◆ **TESTO FORNITO**:
──────

I mercati azionari europei hanno chiuso la seduta di venerdì tirando un sospiro di sollievo, mentre Wall Street ha risentito in maniera maggiore del perpetuarsi delle incertezze. Non si è fermata di certo la corsa del petrolio, che ha guadagnato il 2,5% nei due indici di riferimento, con il Wti intorno ai 109 dollari al barile e il Brent vicino ai 112.
Alla ricerca di un rifugio d’oro
La situazione in Ucraina ha riportato l’attenzione degli investitori sul bene rifugio per eccellenza: l’oro. Il prezzo di questo metallo era già in crescita prima della crisi in Europa orientale, dopo la quale ha irrobustito i rialzi superando i duemila dollari l’oncia. Prima della crisi attuale, ricorda James Luke, gestore del fondo Schroder ISF Global Gold dalle pagine di Financialounge.com, il prezzo dell’oro si aggirava intorno ai 1.800 dollari l’oncia, senza grandi miglioramenti dalla fine del 2020. “I prezzi dell’oro sono stati resilienti a gennaio e all’inizio di febbraio, nonostante i forti aumenti dei tassi d’interesse reali statunitensi, che di solito pesano su queste quotazioni.”

──────

◆ **DATI FORNITI**:
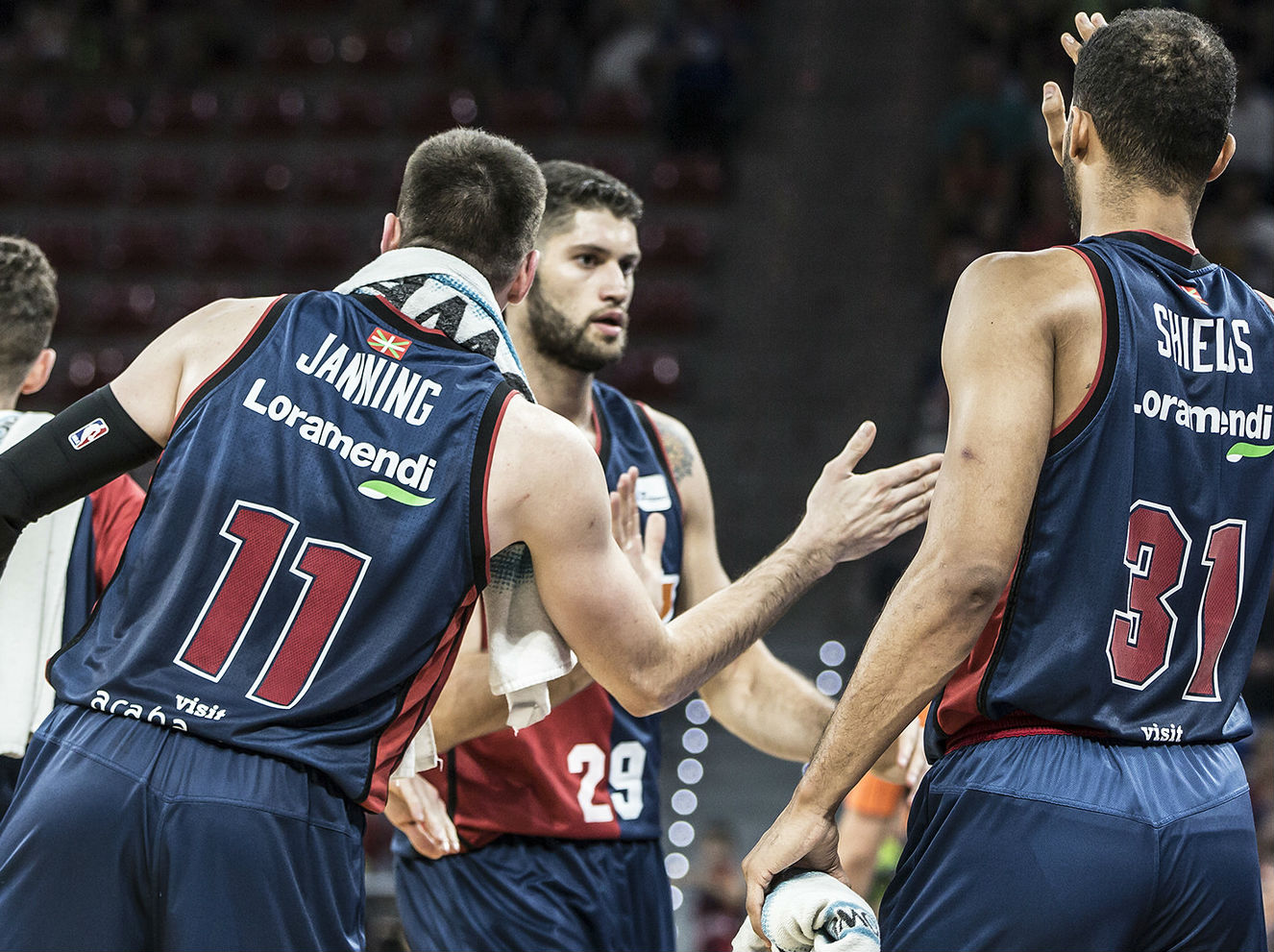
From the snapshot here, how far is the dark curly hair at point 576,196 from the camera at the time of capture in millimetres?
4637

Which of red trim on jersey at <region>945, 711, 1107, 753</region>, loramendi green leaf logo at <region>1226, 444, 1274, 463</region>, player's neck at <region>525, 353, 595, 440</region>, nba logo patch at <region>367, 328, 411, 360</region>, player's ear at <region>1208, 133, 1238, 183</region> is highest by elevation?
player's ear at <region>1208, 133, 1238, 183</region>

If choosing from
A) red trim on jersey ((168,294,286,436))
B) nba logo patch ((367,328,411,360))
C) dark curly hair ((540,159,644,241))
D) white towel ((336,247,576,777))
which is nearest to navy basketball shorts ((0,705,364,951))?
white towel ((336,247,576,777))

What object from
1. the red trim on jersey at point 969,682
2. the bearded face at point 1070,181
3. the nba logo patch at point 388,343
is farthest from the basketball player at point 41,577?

──────

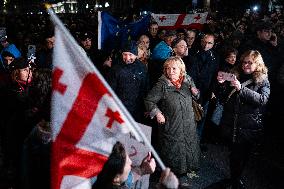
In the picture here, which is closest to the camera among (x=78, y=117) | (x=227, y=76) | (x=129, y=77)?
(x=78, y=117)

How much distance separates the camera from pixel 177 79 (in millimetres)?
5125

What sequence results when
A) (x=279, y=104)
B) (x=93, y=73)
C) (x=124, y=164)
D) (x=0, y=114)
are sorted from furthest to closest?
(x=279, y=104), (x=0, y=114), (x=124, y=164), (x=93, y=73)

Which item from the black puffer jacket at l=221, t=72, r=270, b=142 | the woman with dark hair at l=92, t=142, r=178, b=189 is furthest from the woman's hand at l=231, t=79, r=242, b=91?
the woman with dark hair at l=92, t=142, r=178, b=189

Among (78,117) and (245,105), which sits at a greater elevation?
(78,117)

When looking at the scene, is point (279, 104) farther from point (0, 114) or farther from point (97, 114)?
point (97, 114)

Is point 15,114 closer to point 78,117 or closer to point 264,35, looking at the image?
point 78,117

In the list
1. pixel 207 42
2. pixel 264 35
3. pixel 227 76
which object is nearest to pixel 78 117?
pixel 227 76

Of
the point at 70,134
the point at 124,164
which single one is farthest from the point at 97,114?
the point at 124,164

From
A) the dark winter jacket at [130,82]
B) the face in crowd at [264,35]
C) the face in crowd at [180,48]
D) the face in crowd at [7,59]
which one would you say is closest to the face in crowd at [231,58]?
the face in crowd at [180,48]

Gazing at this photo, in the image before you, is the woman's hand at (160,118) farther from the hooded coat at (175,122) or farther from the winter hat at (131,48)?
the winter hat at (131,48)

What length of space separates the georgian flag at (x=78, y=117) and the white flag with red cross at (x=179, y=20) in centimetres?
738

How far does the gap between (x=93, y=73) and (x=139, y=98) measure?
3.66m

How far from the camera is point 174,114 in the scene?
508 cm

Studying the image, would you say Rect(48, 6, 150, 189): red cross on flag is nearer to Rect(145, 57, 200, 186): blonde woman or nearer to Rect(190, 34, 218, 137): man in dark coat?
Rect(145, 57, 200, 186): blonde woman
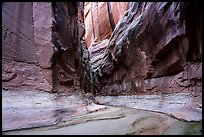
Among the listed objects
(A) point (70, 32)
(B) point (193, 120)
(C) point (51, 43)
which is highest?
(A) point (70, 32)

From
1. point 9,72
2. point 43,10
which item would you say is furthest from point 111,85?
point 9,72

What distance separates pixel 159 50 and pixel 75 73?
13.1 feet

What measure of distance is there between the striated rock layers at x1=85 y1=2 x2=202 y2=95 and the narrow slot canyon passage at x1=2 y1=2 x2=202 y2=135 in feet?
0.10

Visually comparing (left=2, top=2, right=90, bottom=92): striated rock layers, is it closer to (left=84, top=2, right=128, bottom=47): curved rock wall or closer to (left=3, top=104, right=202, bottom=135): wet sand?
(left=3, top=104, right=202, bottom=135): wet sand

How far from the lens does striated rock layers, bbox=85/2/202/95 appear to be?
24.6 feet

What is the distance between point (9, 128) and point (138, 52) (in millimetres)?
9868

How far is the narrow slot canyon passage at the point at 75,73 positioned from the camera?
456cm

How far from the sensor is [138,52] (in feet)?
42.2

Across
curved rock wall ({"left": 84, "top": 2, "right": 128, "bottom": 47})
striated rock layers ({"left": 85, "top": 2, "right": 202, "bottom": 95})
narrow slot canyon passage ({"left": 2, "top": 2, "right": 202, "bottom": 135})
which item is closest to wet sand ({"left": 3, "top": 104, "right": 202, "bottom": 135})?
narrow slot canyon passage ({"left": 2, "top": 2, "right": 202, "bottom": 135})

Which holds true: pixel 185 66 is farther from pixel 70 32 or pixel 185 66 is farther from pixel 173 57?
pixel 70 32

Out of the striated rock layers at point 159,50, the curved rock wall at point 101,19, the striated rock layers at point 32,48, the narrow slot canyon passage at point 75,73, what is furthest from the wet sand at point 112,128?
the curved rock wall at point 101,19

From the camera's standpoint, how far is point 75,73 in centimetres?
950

──────

◆ **PROBLEMI DA RISOLVERE**:
1: Stabilisci se ciascuna affermazione concorda con il testo sui mercati e sull'oro: rispondi sì o no e cita alla lettera le parole del testo che lo decidono.
(a) Wall Street ha risentito delle incertezze più dei mercati europei.
(b) Venerdì il prezzo del petrolio è sceso.
(c) Prima della crisi il prezzo dell'oro si aggirava intorno ai 1.800 dollari l'oncia.
2: Ricopia per favore il passo del testo sui mercati e sull'oro che va da "I mercati azionari" fino a "vicino ai 112.".
Le voci non hanno alcun legame con il testo.

◆ **ELENCO DELLE SOLUZIONI**:
1:
(a) Sì: "mentre Wall Street ha risentito in maniera maggiore del perpetuarsi delle incertezze".
(b) No: "Non si è fermata di certo la corsa del petrolio, che ha guadagnato il 2,5% nei due indici di riferimento".
(c) Sì: "il prezzo dell’oro si aggirava intorno ai 1.800 dollari l’oncia".

2:
I mercati azionari europei hanno chiuso la seduta di venerdì tirando un sospiro di sollievo, mentre Wall Street ha risentito in maniera maggiore del perpetuarsi delle incertezze. Non si è fermata di certo la corsa del petrolio, che ha guadagnato il 2,5% nei due indici di riferimento, con il Wti intorno ai 109 dollari al barile e il Brent vicino ai 112.